# ТЕКСТ ДЛЯ ЧТЕНИЯ
Коллективное искусство поколений

В этой беседе мы не планировали затрагивать градостроительные проблемы. Нам был интересен сам человек, его представления, мысли, эмоции, которые порождает в нем город. На вопросы «ДИ» отвечает доктор искусствоведения, заведующий отделом дизайна НИИ теории и истории изобразительных искусств РАХ, профессор Московского архитектурного института, действительный член Международной академии архитектуры и Зальцбургского семинара планировщиков городов, генеральный директор издательства «Европа», президент Национальной академии дизайна, член Общественной палаты Российской Федерации Вячеслав Леонидович Глазычев.

ДИ: В образе каждого города что-то привлекает, чтото оставляет равнодушным, что-то раздражает. Вы видели множество городов мира, и можете ихсравнить. В чем их сходства, особенности, отличия. Возможно, благодаря такому сравнению может родиться обобщенный образ города?

Глазычев В.Л.: Это хороший вопрос, но я боюсь, что обобщенный образ окажется беден, так как будет определяться через свою противоположность, через то, что не является городом. В этом смысле город, если он не представляет собой просто скопище домов, это прежде всего богатство и разнообразие впечатлений. Это возможности выбора занятий, места и типа проживания, выбора деятельности, выбора местонахождения, возможности уединиться или быть в толпе, оставаться в каменных кулисах или вскочить в зелёный оазис. Вот что такое полноценный город, который дает возможность этому всему проявляться в полной мере.

Таких городов, к сожалению, не так уж много, некоторые стирались, как резинка и карандаш, некоторые восстанавливались заново, некоторые создавались слишком сразу, это, конечно, выглядит очень красиво, законченно, но при этом и очень статично.

Например, центр в Нанси — прелестный классицистический ансамбль, но он не меняется и поэтому очень скоро приедается, как какие-то вещи в своем доме, которые уже не замечаются. В этом отношении старые города более полнокровные, потому что в них наслаивались порядки, привносимые каждым поколением, каждой эпохой, способы видимости, организации пространства...

Здесь за углом ты не знаешь, что тебя ожидает. Этот момент тайны, неожиданности, непредсказуемости может быть самым восхитительным в городе, этим он даже превосходит природу, при всей её очаровательности. Кстати, под понятием "город", мы все подразумеваем центральные города, а не бесконечные пригороды, возможно удобные, но однообразные и скучные, одномерные. Вот, например, Лондон или Москва обладают яркой непредсказуемостью. Вы спускаетесь с горки, с Бульварного кольца, идете к Солянке, и что окажется за поворотом переулка, даже не предполагаете. Вдруг возникают палаты XVII века, а напротив них громоздится промышленный модерн маленькой трансформаторной станции или выскакивает смешная, уже ушедшая в прошлое пожарная часть, с огромными воротами... Вот эта прелесть наслоения неожиданностей, визуальных впечатлений имеет огромное значение для города. Но и механические движения играют немаловажную роль в восприятии города. Так, в Нью-Йорке надо напрячь шею, задрать голову, чтобы поймать кусочек неба, и в этом есть свой восторг, особый полет. А повороты на узких улочках средневекового города? Они часты в Италии, перед вами могут неожиданно оказаться четыре лестницы, бегущие в разные стороны. Это и будет совокупный образ этого города. Такие вещи создают театр жизни, от которого человек приходит в восхищение. И в этом отношении город — глубоко художественное явление, хотя в основном не по художественным соображениям он создаётся по кусочкам.

# ЗАДАНИЕ A
В каком городе, по словам из текста для чтения, центр представляет собой прелестный классицистический ансамбль, который не меняется и поэтому скоро приедается?
# ЗАДАНИЕ B
Перепишите без изменений фрагмент текста для чтения, начиная со слов «Коллективное искусство поколений» и продолжая до слов «Вячеслав Леонидович Глазычев.».
# ЗАДАНИЕ C
Переведите на английский язык следующее предложение из текста для чтения: «Здесь за углом ты не знаешь, что тебя ожидает».

[Записи с разметкой контуров]
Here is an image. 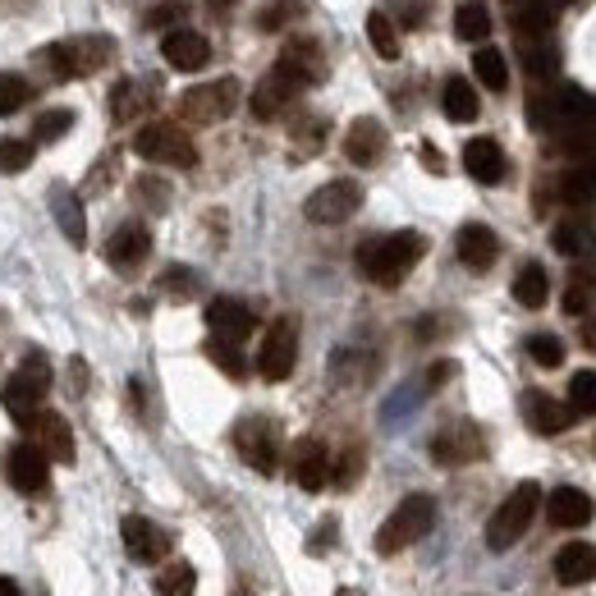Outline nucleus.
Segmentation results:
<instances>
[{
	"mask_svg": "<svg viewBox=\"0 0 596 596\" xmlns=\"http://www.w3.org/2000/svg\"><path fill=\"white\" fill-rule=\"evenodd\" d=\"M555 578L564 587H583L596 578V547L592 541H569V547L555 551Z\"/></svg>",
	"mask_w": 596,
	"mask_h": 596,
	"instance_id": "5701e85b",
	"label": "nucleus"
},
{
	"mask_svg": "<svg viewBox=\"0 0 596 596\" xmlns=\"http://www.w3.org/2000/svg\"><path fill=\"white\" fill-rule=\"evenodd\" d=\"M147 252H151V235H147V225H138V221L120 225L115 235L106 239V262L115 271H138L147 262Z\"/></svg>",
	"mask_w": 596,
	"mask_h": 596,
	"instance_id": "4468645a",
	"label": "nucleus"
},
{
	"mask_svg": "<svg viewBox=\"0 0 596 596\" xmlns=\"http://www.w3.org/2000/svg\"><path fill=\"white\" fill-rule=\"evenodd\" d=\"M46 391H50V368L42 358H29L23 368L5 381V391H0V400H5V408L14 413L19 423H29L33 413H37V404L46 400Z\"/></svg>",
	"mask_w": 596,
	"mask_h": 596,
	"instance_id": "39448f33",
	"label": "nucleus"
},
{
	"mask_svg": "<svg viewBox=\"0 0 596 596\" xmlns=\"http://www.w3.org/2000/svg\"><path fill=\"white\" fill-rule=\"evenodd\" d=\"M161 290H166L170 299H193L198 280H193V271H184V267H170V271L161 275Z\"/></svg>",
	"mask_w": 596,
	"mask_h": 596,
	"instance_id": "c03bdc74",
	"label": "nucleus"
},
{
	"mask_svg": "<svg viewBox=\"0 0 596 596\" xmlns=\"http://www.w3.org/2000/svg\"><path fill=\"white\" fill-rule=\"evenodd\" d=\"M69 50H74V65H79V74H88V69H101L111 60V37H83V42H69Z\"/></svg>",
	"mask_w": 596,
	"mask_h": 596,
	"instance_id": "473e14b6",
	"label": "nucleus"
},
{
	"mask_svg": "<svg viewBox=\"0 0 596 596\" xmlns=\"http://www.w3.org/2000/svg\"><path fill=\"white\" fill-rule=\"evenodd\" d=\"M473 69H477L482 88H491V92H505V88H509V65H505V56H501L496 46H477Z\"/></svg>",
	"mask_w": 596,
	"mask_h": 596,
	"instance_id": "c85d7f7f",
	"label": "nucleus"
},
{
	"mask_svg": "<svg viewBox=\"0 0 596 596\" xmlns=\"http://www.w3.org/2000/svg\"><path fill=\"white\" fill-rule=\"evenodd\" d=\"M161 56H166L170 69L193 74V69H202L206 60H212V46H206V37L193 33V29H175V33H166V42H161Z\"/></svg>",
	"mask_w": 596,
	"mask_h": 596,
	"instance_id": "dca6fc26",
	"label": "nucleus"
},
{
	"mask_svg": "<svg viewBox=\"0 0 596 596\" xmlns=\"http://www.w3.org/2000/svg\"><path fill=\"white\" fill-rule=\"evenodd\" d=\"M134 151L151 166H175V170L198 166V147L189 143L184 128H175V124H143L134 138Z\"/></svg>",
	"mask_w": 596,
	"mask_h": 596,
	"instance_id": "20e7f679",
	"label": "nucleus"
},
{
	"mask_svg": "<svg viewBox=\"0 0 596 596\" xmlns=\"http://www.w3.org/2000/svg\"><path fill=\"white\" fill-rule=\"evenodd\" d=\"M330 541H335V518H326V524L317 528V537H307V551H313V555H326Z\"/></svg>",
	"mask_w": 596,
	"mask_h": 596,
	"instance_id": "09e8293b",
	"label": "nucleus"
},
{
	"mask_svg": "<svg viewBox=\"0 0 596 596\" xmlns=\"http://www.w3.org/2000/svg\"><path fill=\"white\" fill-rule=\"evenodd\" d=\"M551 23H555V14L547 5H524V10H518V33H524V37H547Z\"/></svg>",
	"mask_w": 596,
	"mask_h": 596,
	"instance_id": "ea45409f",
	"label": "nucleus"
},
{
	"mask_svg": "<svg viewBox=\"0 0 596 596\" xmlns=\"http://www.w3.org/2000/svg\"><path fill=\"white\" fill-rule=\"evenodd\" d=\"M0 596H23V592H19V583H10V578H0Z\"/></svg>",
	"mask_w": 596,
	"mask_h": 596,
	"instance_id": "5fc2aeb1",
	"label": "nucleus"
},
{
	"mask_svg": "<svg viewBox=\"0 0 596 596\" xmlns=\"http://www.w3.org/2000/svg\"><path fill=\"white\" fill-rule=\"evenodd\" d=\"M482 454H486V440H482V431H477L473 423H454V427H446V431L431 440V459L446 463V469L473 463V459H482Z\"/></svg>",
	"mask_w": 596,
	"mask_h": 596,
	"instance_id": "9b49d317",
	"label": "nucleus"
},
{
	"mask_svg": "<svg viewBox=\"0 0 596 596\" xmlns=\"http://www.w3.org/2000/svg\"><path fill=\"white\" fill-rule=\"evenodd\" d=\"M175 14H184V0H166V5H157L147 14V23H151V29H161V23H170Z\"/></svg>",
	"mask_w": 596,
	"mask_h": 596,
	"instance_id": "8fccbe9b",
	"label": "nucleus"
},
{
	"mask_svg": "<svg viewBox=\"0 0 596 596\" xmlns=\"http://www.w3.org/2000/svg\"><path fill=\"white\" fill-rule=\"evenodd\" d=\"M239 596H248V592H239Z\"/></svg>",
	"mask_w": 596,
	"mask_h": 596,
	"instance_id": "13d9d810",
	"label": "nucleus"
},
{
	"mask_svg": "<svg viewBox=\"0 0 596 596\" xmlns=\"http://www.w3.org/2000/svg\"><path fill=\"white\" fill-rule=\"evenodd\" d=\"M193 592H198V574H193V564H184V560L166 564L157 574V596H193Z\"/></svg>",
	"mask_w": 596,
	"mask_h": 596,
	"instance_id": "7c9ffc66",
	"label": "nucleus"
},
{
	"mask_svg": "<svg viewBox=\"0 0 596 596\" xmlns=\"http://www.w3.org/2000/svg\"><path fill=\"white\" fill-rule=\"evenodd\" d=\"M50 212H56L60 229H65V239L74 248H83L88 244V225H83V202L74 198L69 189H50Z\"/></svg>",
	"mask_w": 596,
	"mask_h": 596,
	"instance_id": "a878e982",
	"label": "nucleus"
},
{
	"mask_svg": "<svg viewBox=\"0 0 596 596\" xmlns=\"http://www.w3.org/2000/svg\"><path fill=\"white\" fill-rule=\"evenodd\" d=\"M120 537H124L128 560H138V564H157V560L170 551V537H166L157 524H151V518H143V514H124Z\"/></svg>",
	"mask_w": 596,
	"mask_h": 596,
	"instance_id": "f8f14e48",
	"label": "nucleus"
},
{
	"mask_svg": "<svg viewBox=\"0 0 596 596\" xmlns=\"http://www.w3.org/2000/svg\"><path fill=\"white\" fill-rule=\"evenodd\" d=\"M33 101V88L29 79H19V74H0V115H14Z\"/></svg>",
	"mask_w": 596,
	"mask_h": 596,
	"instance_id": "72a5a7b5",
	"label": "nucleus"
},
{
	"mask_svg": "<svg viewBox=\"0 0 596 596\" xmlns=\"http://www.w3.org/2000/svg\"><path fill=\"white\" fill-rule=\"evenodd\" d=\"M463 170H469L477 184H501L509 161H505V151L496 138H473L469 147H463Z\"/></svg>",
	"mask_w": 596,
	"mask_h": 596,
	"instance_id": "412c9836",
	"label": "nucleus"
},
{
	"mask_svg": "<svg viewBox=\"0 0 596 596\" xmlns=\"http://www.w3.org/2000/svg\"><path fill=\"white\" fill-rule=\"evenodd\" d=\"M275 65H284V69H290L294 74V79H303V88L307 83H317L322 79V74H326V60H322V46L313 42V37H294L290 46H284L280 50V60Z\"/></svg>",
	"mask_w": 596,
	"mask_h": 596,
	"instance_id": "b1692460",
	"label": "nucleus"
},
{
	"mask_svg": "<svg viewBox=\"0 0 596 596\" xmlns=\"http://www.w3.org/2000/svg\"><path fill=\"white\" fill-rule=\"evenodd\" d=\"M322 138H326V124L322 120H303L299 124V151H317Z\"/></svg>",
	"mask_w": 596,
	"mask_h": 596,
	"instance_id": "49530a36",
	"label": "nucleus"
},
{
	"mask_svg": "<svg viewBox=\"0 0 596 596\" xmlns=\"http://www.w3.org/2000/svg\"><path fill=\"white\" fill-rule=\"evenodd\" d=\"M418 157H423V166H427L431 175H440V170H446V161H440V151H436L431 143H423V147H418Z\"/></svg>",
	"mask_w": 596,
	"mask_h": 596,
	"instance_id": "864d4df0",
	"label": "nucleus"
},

# РЕЗУЛЬТАТ УПРАЖНЕНИЯ A
В Нанси.

# РЕЗУЛЬТАТ УПРАЖНЕНИЯ B
Коллективное искусство поколений

В этой беседе мы не планировали затрагивать градостроительные проблемы. Нам был интересен сам человек, его представления, мысли, эмоции, которые порождает в нем город. На вопросы «ДИ» отвечает доктор искусствоведения, заведующий отделом дизайна НИИ теории и истории изобразительных искусств РАХ, профессор Московского архитектурного института, действительный член Международной академии архитектуры и Зальцбургского семинара планировщиков городов, генеральный директор издательства «Европа», президент Национальной академии дизайна, член Общественной палаты Российской Федерации Вячеслав Леонидович Глазычев.

# РЕЗУЛЬТАТ УПРАЖНЕНИЯ C
Here, around the corner, you don't know what awaits you.